EXERCISE |
The response must contain every line of the records that follow, duplicated exactly.

Stored data entries:

***

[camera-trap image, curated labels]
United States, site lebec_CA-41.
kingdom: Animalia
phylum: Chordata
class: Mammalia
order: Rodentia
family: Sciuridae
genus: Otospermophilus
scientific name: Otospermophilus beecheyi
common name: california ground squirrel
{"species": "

***

ANSWER FOR THE TASK |
[camera-trap image, curated labels]
United States, site lebec_CA-41.
kingdom: Animalia
phylum: Chordata
class: Mammalia
order: Rodentia
family: Sciuridae
genus: Otospermophilus
scientific name: Otospermophilus beecheyi
common name: california ground squirrel
{"species": "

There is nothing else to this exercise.